Work instruction: A precise copy of the data is required, with every picture left out.

▬▬▬

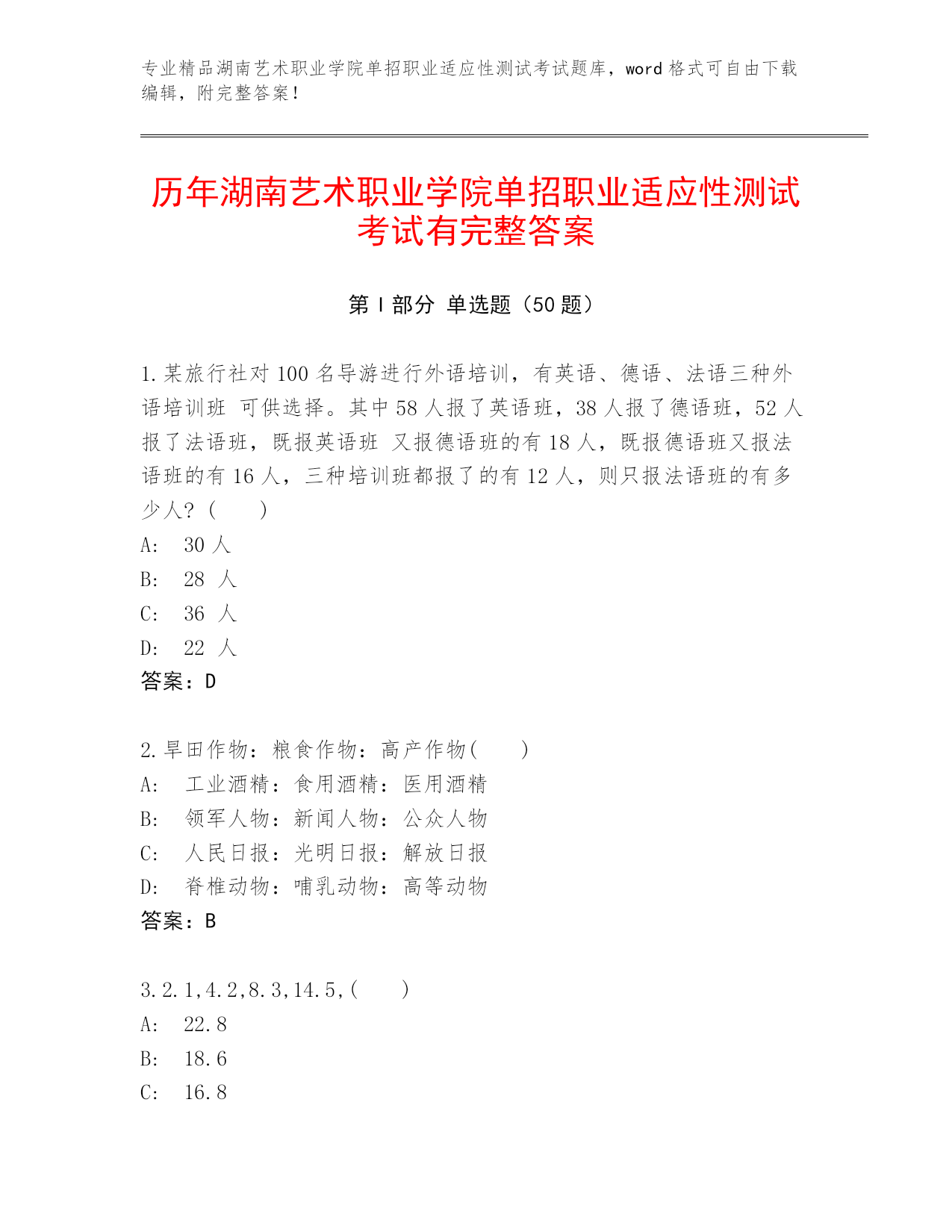 专业精品湖南艺术职业学院单招职业适应性测试考试题库，word 格式可自由下载编辑，附完整答案！

历年湖南艺术职业学院单招职业适应性测试考试有完整答案

第 I 部分 单选题（50 题）

1.某旅行社对 100 名导游进行外语培训，有英语、德语、法语三种外语培训班 可供选择。其中 58 人报了英语班，38 人报了德语班，52 人报了法语班，既报英语班 又报德语班的有 18 人，既报德语班又报法语班的有 16 人，三种培训班都报了的有 12 人，则只报法语班的有多少人？（　　）
A:　30 人
B:　28 人
C:　36 人
D:　22 人
答案：D

2.旱田作物：粮食作物：高产作物(　　)
A:　工业酒精：食用酒精：医用酒精
B:　领军人物：新闻人物：公众人物
C:　人民日报：光明日报：解放日报
D:　脊椎动物：哺乳动物：高等动物
答案：B

3.2.1,4.2,8.3,14.5,(　　)
A:　22.8
B:　18.6
C:　16.8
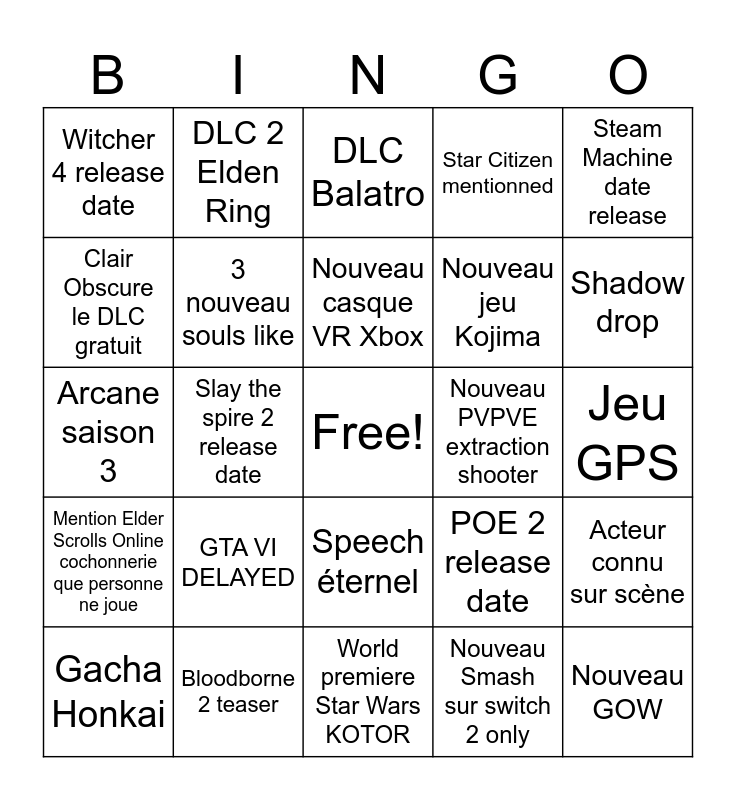 | B | I | N | G | O |
|---|---|---|---|---|
| Witcher 4 release date | DLC 2 Elden Ring | DLC Balatro | Star Citizen mentionned | Steam Machine date release |
| Clair Obscure le DLC gratuit | 3 nouveau souls like | Nouveau casque VR Xbox | Nouveau jeu Kojima | Shadow drop |
| Arcane saison 3 | Slay the spire 2 release date | Free! | Nouveau PVPVE extraction shooter | Jeu GPS |
| Mention Elder Scrolls Online cochonnerie que personne ne joue | GTA VI DELAYED | Speech éternel | POE 2 release date | Acteur connu sur scène |
| Gacha Honkai | Bloodborne 2 teaser | World premiere Star Wars KOTOR | Nouveau Smash sur switch 2 only | Nouveau GOW |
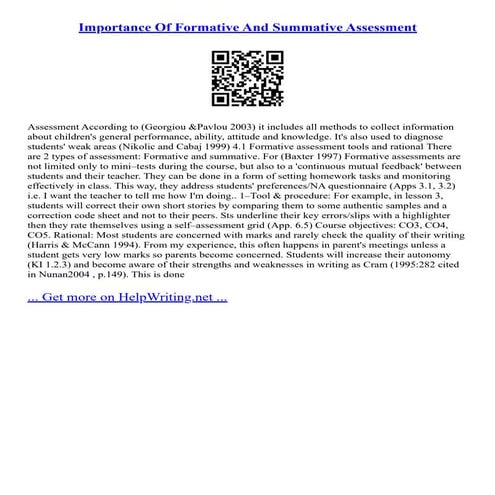 Importance Of Formative And Summative Assessment

Assessment According to (Georgiou &Pavlou 2003) it includes all methods to collect information about children's general performance, ability, attitude and knowledge. It's also used to diagnose students' weak areas (Nikolic and Cabaj 1999) 4.1 Formative assessment tools and rational There are 2 types of assessment: Formative and summative. For (Baxter 1997) Formative assessments are not limited only to mini–tests during the course, but also to a 'continuous mutual feedback' between students and their teacher. They can be done in a form of setting homework tasks and monitoring effectively in class. This way, they address students' preferences/NA questionnaire (Apps 3.1, 3.2) i.e. I want the teacher to tell me how I'm doing.. 1–Tool & procedure: For example, in lesson 3, students will correct their own short stories by comparing them to some authentic samples and a correction code sheet and not to their peers. Sts underline their key errors/slips with a highlighter then they rate themselves using a self–assessment grid (App. 6.5) Course objectives: CO3, CO4, CO5. Rational: Most students are concerned with marks and rarely check the quality of their writing (Harris & McCann 1994). From my experience, this often happens in parent's meetings unless a student gets very low marks so parents become concerned. Students will increase their autonomy (KI 1.2.3) and become aware of their strengths and weaknesses in writing as Cram (1995:282 cited in Nunan2004 , p.149). This is done

... Get more on HelpWriting.net ...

▬▬▬

Answer to this task:
 专业精品湖南艺术职业学院单招职业适应性测试考试题库，word 格式可自由下载编辑，附完整答案！

历年湖南艺术职业学院单招职业适应性测试考试有完整答案

第 I 部分 单选题（50 题）

1.某旅行社对 100 名导游进行外语培训，有英语、德语、法语三种外语培训班 可供选择。其中 58 人报了英语班，38 人报了德语班，52 人报了法语班，既报英语班 又报德语班的有 18 人，既报德语班又报法语班的有 16 人，三种培训班都报了的有 12 人，则只报法语班的有多少人？（　　）
A:　30 人
B:　28 人
C:　36 人
D:　22 人
答案：D

2.旱田作物：粮食作物：高产作物(　　)
A:　工业酒精：食用酒精：医用酒精
B:　领军人物：新闻人物：公众人物
C:　人民日报：光明日报：解放日报
D:　脊椎动物：哺乳动物：高等动物
答案：B

3.2.1,4.2,8.3,14.5,(　　)
A:　22.8
B:　18.6
C:　16.8
 | B | I | N | G | O |
|---|---|---|---|---|
| Witcher 4 release date | DLC 2 Elden Ring | DLC Balatro | Star Citizen mentionned | Steam Machine date release |
| Clair Obscure le DLC gratuit | 3 nouveau souls like | Nouveau casque VR Xbox | Nouveau jeu Kojima | Shadow drop |
| Arcane saison 3 | Slay the spire 2 release date | Free! | Nouveau PVPVE extraction shooter | Jeu GPS |
| Mention Elder Scrolls Online cochonnerie que personne ne joue | GTA VI DELAYED | Speech éternel | POE 2 release date | Acteur connu sur scène |
| Gacha Honkai | Bloodborne 2 teaser | World premiere Star Wars KOTOR | Nouveau Smash sur switch 2 only | Nouveau GOW |
 Importance Of Formative And Summative Assessment

Assessment According to (Georgiou &Pavlou 2003) it includes all methods to collect information about children's general performance, ability, attitude and knowledge. It's also used to diagnose students' weak areas (Nikolic and Cabaj 1999) 4.1 Formative assessment tools and rational There are 2 types of assessment: Formative and summative. For (Baxter 1997) Formative assessments are not limited only to mini–tests during the course, but also to a 'continuous mutual feedback' between students and their teacher. They can be done in a form of setting homework tasks and monitoring effectively in class. This way, they address students' preferences/NA questionnaire (Apps 3.1, 3.2) i.e. I want the teacher to tell me how I'm doing.. 1–Tool & procedure: For example, in lesson 3, students will correct their own short stories by comparing them to some authentic samples and a correction code sheet and not to their peers. Sts underline their key errors/slips with a highlighter then they rate themselves using a self–assessment grid (App. 6.5) Course objectives: CO3, CO4, CO5. Rational: Most students are concerned with marks and rarely check the quality of their writing (Harris & McCann 1994). From my experience, this often happens in parent's meetings unless a student gets very low marks so parents become concerned. Students will increase their autonomy (KI 1.2.3) and become aware of their strengths and weaknesses in writing as Cram (1995:282 cited in Nunan2004 , p.149). This is done

... Get more on HelpWriting.net ...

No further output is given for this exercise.